Having so timed its action (the court is not considering the merits thereof), defendant now urges that if plaintiff feels his discharge was wrongful he must return to Brazil for relief. The court feels that these circumstances render inapplicable here, the warning of Mr. Justice Holmes in Cuba R. Co. v. Crosby, 222 U.S. 473, 480, 32 S. Ct. 132, 133, 56 L. Ed. 274, 38 L.R.A.,N.S., 40; "But it should be remembered that parties do not enter into civil relations in foreign jurisdictions in reliance upon our courts. They could not complain if our courts refused to meddle with their affairs, and remitted them to the place that established and would enforce their rights."

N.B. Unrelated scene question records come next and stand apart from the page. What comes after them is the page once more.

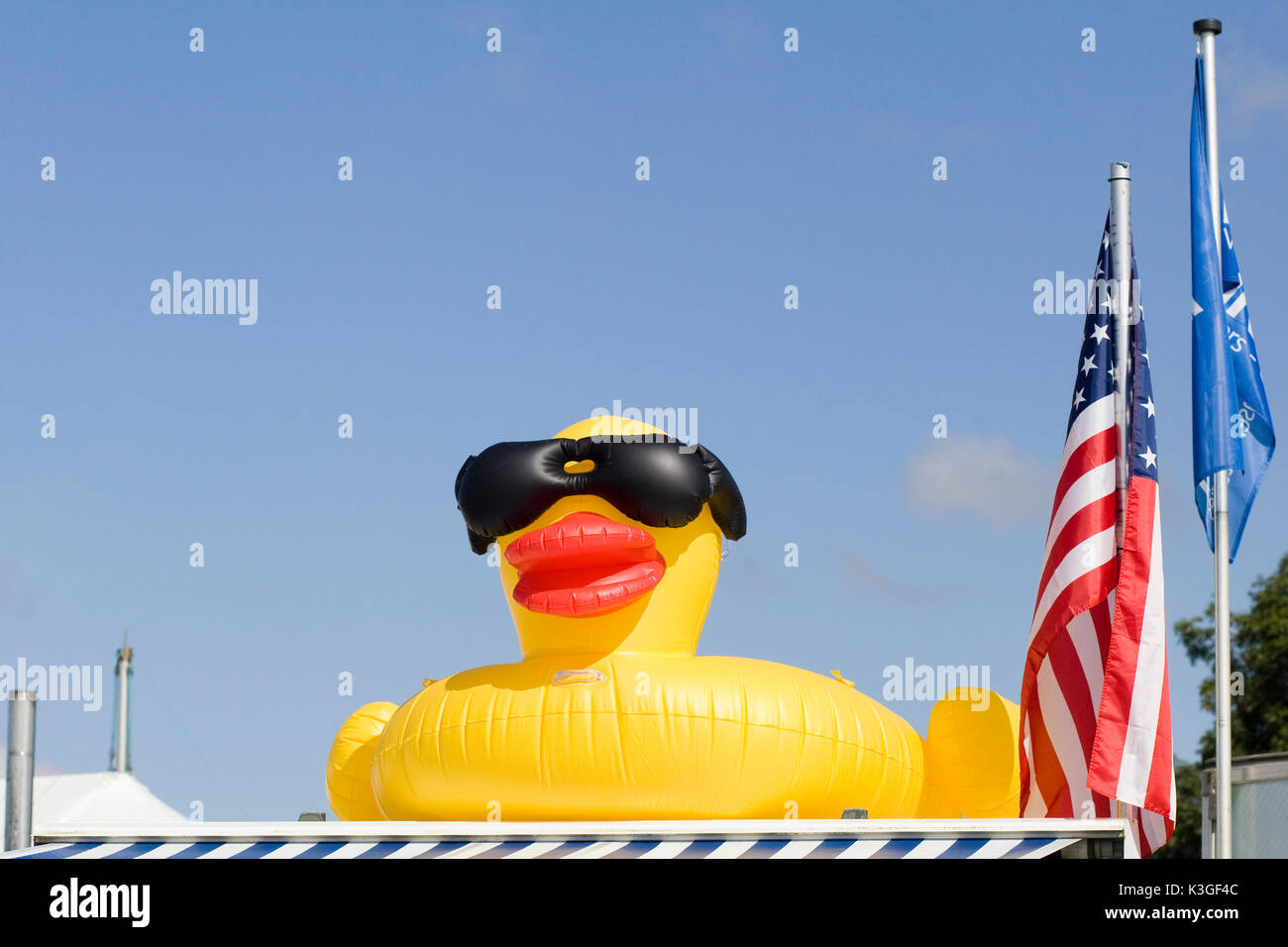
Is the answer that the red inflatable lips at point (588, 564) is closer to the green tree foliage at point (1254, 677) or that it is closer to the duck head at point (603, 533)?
the duck head at point (603, 533)

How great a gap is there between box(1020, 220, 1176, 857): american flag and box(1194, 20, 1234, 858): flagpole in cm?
34

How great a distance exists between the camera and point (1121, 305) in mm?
Result: 11922

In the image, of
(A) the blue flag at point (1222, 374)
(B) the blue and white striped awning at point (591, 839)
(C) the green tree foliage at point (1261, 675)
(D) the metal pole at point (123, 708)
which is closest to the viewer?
(B) the blue and white striped awning at point (591, 839)

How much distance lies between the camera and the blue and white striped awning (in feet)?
29.2

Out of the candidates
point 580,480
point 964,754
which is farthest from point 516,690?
point 964,754

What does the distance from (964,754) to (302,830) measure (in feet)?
14.9

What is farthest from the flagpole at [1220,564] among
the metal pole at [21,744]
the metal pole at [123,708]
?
the metal pole at [123,708]

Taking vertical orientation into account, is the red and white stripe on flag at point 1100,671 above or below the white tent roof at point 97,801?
above

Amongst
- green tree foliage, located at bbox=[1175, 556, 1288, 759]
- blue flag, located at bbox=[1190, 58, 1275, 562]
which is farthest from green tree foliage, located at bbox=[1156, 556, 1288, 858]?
blue flag, located at bbox=[1190, 58, 1275, 562]

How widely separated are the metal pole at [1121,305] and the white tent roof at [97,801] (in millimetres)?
20242

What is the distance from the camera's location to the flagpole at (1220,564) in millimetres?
10875

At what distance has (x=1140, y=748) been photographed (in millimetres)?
11047
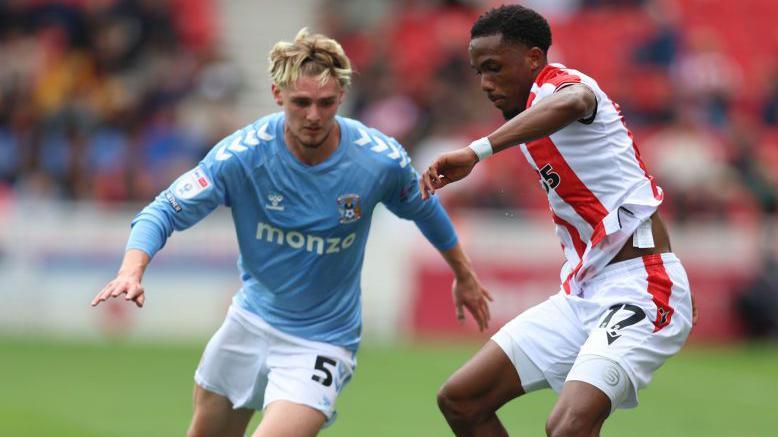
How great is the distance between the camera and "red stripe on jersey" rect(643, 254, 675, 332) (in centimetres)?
642

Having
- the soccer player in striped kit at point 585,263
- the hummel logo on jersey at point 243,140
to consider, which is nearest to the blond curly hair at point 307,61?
the hummel logo on jersey at point 243,140

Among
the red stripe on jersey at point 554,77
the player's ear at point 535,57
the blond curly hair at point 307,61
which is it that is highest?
the blond curly hair at point 307,61

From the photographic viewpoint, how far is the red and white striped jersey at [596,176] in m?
6.42

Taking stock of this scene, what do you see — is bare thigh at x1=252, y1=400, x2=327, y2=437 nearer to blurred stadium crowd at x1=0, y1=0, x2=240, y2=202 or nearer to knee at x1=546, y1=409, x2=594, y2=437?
knee at x1=546, y1=409, x2=594, y2=437

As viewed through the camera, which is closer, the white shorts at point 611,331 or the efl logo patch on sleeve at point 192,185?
the white shorts at point 611,331

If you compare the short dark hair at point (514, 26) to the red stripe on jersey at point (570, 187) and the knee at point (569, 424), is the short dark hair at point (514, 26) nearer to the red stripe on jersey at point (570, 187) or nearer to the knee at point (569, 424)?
the red stripe on jersey at point (570, 187)

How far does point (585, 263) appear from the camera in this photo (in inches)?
260

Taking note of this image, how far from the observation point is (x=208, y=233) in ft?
53.4

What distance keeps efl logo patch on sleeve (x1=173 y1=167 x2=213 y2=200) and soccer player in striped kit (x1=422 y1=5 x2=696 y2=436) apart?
4.87ft

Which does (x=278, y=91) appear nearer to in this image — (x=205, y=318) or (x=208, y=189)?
(x=208, y=189)

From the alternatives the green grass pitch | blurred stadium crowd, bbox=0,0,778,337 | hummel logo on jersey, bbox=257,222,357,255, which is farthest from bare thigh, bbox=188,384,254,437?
blurred stadium crowd, bbox=0,0,778,337

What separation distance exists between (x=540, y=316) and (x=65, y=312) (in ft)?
34.7

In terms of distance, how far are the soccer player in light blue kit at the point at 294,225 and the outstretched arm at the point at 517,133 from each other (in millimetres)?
958

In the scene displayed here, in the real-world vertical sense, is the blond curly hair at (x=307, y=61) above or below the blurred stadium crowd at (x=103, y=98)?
below
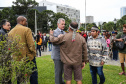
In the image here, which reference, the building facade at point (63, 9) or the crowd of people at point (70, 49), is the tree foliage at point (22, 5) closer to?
the building facade at point (63, 9)

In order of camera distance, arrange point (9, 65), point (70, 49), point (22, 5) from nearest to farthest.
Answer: point (9, 65), point (70, 49), point (22, 5)

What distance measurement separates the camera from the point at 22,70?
2471mm

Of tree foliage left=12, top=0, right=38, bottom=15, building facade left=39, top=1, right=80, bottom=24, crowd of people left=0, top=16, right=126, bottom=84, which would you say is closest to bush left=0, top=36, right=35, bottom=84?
crowd of people left=0, top=16, right=126, bottom=84

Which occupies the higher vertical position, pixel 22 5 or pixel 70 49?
pixel 22 5

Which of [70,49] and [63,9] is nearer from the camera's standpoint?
[70,49]

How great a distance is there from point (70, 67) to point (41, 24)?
66.4 metres

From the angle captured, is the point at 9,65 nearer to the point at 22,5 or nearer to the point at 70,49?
the point at 70,49

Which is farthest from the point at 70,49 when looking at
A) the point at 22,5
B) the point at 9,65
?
the point at 22,5

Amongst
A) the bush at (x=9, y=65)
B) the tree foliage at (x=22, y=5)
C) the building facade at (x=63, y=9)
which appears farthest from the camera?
the building facade at (x=63, y=9)

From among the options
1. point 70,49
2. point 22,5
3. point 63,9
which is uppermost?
point 63,9

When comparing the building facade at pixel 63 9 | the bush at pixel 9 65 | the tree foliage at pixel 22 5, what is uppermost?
the building facade at pixel 63 9

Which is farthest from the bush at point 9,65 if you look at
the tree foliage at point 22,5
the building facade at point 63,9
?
the building facade at point 63,9

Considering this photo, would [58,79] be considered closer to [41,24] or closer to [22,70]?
[22,70]

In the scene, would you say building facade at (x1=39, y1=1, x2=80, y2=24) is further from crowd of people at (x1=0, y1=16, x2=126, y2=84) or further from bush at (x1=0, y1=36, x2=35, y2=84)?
bush at (x1=0, y1=36, x2=35, y2=84)
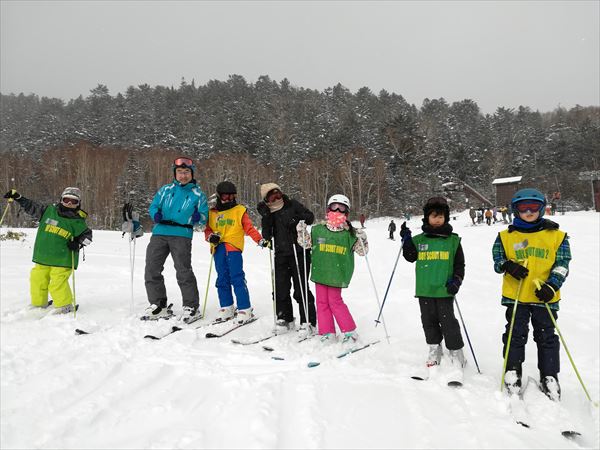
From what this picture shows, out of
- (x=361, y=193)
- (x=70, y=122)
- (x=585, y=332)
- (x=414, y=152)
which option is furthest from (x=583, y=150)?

In discussing the case of Latimer v. S/A Industries Reunidas F. Matarazzo, supra, 175 F.2d at page 185, the Court of Appeals said that "continuous business" within the State of the forum is not enough, that the injustice might be too great, if regardless of all attending "inconveniences", a corporation be compelled to stand trial there merely on that account. However, in view of all of the circumstances here present, the court does not find that a retention of this action would be such an injustice. The question of the "injustice" of "attending circumstances" can not be resolved solely by a reference to the inconveniences attendant on the defendant corporation, but must be considered with the otherwise resulting inconvenience to plaintiff and the overall aspects of the action.

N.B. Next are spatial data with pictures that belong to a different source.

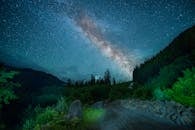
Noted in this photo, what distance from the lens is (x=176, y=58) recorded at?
22641 mm

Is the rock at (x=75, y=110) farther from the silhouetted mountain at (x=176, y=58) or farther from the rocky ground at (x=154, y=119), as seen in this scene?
the silhouetted mountain at (x=176, y=58)

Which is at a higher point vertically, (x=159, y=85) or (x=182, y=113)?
(x=159, y=85)

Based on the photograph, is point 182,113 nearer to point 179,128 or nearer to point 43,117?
point 179,128

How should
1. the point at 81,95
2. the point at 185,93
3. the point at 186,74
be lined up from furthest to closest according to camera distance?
1. the point at 81,95
2. the point at 186,74
3. the point at 185,93

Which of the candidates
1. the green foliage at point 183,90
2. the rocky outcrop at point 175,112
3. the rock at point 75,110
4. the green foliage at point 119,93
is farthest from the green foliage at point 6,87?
the green foliage at point 119,93

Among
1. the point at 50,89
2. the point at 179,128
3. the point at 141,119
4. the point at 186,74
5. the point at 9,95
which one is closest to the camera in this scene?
the point at 179,128

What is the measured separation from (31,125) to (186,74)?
7754mm

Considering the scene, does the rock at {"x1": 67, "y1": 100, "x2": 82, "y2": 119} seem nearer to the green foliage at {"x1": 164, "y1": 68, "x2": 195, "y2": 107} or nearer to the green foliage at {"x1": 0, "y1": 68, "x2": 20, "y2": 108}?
the green foliage at {"x1": 0, "y1": 68, "x2": 20, "y2": 108}

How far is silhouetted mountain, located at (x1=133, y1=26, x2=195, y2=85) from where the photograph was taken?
1898 centimetres

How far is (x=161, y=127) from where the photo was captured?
9.02m

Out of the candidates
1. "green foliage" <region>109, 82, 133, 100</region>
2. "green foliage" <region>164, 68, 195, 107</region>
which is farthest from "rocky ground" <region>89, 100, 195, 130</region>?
"green foliage" <region>109, 82, 133, 100</region>

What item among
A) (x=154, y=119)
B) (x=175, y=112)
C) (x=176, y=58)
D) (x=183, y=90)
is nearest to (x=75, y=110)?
(x=154, y=119)

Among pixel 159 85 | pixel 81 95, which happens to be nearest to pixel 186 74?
pixel 159 85

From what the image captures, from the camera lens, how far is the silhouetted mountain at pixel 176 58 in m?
19.0
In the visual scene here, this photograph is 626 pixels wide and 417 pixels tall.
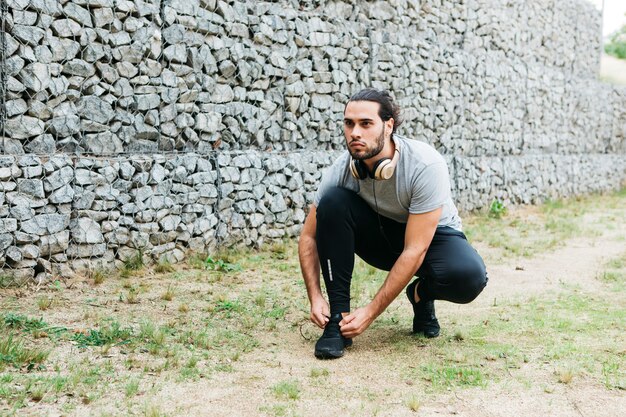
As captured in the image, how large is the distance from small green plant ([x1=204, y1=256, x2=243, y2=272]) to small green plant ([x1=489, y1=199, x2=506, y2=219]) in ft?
16.8

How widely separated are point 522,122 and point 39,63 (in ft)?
28.5

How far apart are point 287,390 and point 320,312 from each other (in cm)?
65

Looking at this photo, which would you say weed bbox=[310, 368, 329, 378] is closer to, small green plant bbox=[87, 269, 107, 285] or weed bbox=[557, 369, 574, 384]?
weed bbox=[557, 369, 574, 384]

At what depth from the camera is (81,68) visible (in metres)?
5.30

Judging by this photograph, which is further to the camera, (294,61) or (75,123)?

In passing, we should note that defendant relies on the arbitration provision in the employment agreement. While the validity of this agreement and the effect of the arbitration clause is not before the court on this motion, it might be argued that it is indicative of the intention of the parties. However, so regarding it, the court feels that the circumstances surrounding the termination, apart from any justification defendant might or might not have for such severance, obviates further consideration of said clause on this motion.

Therefore, assuming that the defendant is doing a continuous business in this district and considering all the factors here present, it is the conclusion of this court that the interests of justice will be best served by a denial of this motion.

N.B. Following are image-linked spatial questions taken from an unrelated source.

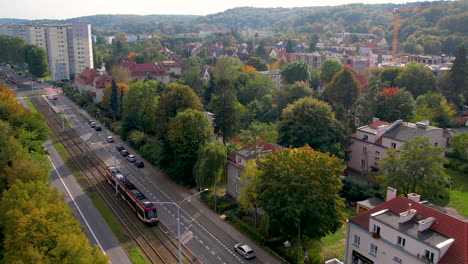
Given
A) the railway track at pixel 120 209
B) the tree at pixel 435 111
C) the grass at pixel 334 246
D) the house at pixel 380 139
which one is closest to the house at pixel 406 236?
the grass at pixel 334 246

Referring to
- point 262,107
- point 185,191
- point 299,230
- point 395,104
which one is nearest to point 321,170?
point 299,230

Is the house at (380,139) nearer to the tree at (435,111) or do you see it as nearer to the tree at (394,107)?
the tree at (394,107)

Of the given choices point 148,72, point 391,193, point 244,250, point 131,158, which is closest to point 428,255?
point 391,193

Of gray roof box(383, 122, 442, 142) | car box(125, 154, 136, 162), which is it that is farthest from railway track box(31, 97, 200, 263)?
gray roof box(383, 122, 442, 142)

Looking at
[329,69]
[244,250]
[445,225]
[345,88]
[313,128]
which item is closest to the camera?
[445,225]

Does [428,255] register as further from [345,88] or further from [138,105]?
[138,105]
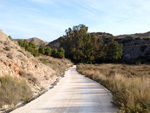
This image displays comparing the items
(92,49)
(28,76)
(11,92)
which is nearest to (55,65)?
(28,76)

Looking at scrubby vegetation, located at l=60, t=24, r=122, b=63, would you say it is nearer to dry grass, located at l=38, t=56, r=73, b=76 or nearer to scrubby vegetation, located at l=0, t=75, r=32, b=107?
dry grass, located at l=38, t=56, r=73, b=76

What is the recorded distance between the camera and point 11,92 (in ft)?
24.5

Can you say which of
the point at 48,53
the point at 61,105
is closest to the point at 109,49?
the point at 48,53

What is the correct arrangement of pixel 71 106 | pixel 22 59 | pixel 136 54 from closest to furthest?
1. pixel 71 106
2. pixel 22 59
3. pixel 136 54

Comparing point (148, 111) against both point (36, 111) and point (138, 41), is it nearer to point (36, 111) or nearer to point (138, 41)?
point (36, 111)

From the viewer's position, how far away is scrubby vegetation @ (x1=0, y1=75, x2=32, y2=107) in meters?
6.99

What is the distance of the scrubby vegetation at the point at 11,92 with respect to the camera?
275 inches

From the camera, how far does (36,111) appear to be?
6.10 meters

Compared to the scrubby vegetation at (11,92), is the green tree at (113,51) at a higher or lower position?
higher

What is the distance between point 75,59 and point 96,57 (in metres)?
12.1

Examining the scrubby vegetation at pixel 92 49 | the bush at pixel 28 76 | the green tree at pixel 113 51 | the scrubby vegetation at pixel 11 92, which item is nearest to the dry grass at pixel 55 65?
the bush at pixel 28 76

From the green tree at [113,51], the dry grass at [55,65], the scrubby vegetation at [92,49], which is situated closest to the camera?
the dry grass at [55,65]

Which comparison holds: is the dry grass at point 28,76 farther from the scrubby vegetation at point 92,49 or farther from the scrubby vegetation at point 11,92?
the scrubby vegetation at point 92,49

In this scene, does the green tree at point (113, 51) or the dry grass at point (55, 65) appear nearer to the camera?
the dry grass at point (55, 65)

The motion is accordingly denied.


[1] Defendant has alleged, by way of circumstantial facts, which are uncontroverted, that the personal knowledge of two of plaintiff's three witnesses, as to the facts in issue, is so limited as to be almost nonexistent. Assuming the facts to be as defendant contends, however, if this court were to rule on the necessity for the presence, or the materiality of the testimony, of said witnesses at this point, it would, in effect, be a finding that plaintiff is acting in bad faith on this motion. Such a finding, on the facts before the court, is unwarranted, even though a question is raised in the mind of the court as to the actual need for the presence of said witnesses.